Aleksandr, I don’t know how we handle this, if we take this raised hand from Jorn. Or move on.

>> MODERATOR: Jorn, if you want to comment quickly because we have little time. We do not hear you, unfortunately.

>> Jörn Erbguth: I was not able to unmute before. I wanted to say bias is not just introduced by external factors, but bias is inherent to deep learns or machine learning. It is the prior message where you talk about the instruction of bias.

>> MODERATOR: I see your point. I don’t think it is like a common consensus on that. So I would leave that out of like the session messages, but I get your point. Thank you.

>> Jörn Erbguth: Okay. It is up to you.

>> Katharina Höne: Regarding self-regulation. A number of technological companies have self-regulation mechanisms in place at various levels. Self-regulation of the private sector is important but ultimately not enough. Various regulatory efforts need to be complemented each other and greater cooperation between various stakeholders to create synergies. Okay, the next one.

Equality and fairness are values that have strong cultural connotations. They are important principles to address bias. Yet it is not easy to find an intercultural agreement on some aspects of the principles. Addressing this algorithmic bias also needs to be included to discussion on what kind of society we want to live in, in the future.

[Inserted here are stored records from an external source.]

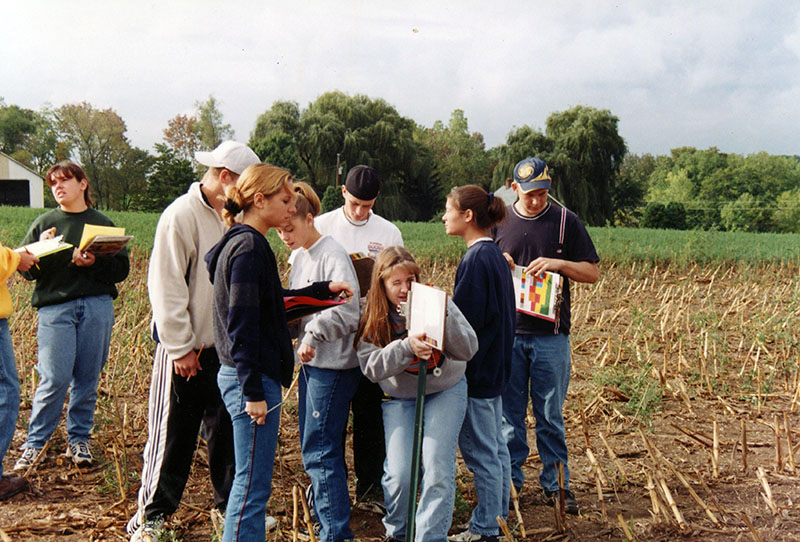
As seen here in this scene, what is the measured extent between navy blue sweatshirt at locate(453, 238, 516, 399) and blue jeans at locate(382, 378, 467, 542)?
17 cm

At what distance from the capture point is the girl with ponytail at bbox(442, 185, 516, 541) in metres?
3.43

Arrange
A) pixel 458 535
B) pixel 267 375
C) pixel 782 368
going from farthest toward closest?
pixel 782 368
pixel 458 535
pixel 267 375

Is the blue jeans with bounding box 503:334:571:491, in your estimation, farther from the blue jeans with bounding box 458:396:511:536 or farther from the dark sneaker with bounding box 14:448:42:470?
the dark sneaker with bounding box 14:448:42:470

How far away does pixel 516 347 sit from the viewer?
4.18 metres

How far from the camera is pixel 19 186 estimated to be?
5788 cm

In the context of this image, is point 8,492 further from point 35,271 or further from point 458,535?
point 458,535

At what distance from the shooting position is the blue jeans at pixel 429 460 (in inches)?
124

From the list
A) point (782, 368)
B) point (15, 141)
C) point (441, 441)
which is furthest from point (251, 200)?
point (15, 141)

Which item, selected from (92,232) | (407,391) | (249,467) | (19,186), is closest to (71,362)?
(92,232)

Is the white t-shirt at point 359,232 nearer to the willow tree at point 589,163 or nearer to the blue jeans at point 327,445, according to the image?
the blue jeans at point 327,445

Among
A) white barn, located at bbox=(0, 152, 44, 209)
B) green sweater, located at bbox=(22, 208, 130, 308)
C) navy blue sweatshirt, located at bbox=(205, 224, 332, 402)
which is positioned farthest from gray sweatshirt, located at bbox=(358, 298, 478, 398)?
white barn, located at bbox=(0, 152, 44, 209)

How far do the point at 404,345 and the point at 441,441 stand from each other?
0.48 metres

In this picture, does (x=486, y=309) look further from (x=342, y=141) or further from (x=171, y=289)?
(x=342, y=141)

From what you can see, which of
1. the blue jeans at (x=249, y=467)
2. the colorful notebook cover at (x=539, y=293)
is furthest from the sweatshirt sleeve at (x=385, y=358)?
the colorful notebook cover at (x=539, y=293)
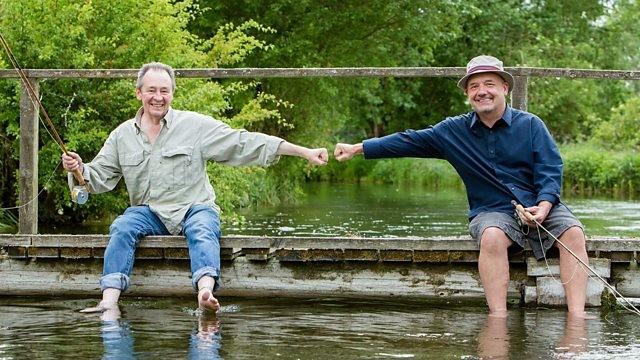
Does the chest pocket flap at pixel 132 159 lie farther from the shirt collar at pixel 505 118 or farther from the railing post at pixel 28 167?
the shirt collar at pixel 505 118

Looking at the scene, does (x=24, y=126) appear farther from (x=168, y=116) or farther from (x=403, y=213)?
(x=403, y=213)

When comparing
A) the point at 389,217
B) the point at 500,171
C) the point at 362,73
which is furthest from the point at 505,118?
the point at 389,217

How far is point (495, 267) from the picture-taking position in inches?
253

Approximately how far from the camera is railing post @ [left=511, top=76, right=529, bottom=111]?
7242 millimetres

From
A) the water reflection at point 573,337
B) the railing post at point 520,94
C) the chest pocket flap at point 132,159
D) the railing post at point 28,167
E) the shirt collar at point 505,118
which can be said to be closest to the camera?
the water reflection at point 573,337

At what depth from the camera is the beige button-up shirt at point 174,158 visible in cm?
677

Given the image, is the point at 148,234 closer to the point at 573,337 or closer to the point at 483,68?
the point at 483,68

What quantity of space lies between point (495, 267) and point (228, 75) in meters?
2.21

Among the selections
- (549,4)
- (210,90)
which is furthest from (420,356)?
(549,4)

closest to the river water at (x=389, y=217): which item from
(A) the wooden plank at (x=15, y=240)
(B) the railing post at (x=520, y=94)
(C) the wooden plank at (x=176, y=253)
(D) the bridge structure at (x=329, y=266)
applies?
(D) the bridge structure at (x=329, y=266)

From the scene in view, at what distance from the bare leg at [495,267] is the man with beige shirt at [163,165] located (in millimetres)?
1177

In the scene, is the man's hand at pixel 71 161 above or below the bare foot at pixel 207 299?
above

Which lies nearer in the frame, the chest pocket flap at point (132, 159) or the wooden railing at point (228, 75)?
the chest pocket flap at point (132, 159)

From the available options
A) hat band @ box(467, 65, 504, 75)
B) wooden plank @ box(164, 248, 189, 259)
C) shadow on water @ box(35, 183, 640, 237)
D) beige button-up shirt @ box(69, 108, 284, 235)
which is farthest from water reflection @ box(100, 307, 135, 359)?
shadow on water @ box(35, 183, 640, 237)
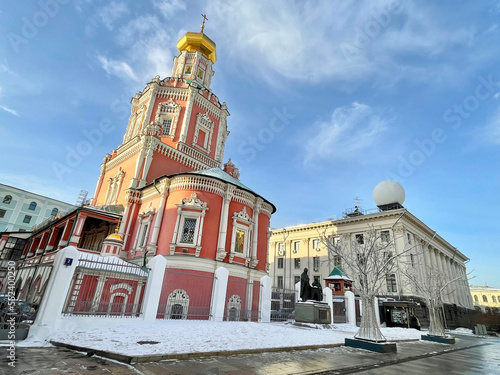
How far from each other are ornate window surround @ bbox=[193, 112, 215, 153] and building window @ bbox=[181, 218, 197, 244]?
1085cm

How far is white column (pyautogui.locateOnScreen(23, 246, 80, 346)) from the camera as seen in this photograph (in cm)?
734

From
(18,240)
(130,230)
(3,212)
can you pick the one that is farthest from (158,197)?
(3,212)

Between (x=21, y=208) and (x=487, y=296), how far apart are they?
120806 mm

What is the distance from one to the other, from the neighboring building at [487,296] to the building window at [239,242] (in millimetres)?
96587

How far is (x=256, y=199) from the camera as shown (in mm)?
21375

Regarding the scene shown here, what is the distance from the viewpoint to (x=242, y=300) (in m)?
17.9

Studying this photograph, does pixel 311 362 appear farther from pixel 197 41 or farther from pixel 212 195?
pixel 197 41

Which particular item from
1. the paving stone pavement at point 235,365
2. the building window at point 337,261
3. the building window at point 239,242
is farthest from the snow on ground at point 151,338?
the building window at point 337,261

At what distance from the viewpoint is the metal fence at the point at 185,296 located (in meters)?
15.2

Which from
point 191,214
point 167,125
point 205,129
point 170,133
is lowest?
point 191,214

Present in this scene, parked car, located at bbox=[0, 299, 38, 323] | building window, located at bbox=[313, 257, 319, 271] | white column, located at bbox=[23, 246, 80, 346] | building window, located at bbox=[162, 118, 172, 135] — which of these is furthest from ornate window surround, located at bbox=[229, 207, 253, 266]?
building window, located at bbox=[313, 257, 319, 271]

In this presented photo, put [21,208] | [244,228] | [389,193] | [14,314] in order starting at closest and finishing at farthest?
[14,314]
[244,228]
[389,193]
[21,208]

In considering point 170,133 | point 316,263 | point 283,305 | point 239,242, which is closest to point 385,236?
point 316,263

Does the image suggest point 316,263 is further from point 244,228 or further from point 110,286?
point 110,286
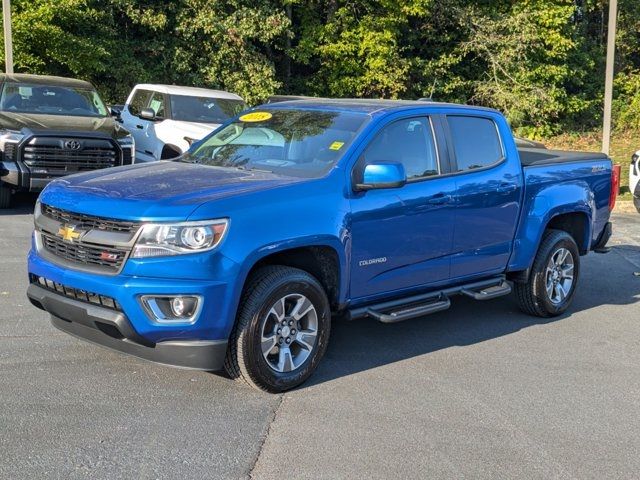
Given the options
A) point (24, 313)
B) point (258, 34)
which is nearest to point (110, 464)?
point (24, 313)

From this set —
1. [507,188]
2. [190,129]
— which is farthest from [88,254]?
[190,129]

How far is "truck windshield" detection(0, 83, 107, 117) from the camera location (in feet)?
39.6

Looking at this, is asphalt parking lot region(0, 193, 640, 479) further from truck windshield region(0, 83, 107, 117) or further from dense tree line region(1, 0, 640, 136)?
dense tree line region(1, 0, 640, 136)

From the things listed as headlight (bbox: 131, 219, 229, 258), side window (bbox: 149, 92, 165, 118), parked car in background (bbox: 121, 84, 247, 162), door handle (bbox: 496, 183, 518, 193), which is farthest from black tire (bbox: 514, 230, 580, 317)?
side window (bbox: 149, 92, 165, 118)

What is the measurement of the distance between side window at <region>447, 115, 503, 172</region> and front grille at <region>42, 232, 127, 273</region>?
2878 mm

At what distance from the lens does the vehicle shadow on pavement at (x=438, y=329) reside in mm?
5848

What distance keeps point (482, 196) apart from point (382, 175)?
135cm

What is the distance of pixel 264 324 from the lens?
16.1 feet

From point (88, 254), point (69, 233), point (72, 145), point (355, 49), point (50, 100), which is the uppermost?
point (355, 49)

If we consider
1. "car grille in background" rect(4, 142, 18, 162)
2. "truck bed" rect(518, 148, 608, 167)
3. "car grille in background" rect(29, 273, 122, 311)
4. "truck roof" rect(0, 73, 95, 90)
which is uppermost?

I will stop sharing my screen. The question, do we have a rough consensus on the messages? As I said, you will have the opportunity to shape them up a bit more later, if you want to take care of some small details. If that is all, I hand back to Aleksandr and thank you for a great discussion. It was a pleasure to listen to all of you.

>> MODERATOR: Thank you, Katharina Höne for this well-done summary. I think, yeah, if anyone has any final remarks, maybe you just for a few seconds, like Daniel, Zoltan, Hiromi Arai, Karthikeyan, Ekaterina, otherwise, we can wrap up.

>> Zoltan Turbék: May I add something?

>> MODERATOR: Please.

>> Zoltan Turbék: I was happy we had a diverse group on this panel. I think talking to each other, you know, from the technical communities and all the communities, policymakers, NGO, it is important. I have to understand technical aspects, and the technical people need to be aware of the legal implications, value aspects, human rights aspects. Thank you for organizing this.

>> MODERATOR: Thank you very much. Thank you, Zoltan.

So I think that wraps up our session and I would return the floor to studio host in Belgrade.

>> STUDIO: Hi, everyone. Obviously, we had a great discussion not only in audio but also in the chat. However, this is not the end of this day. We have a closing session as well. Thank you, Katharina Höne for wrapping up everything. I hope we will see each other soon.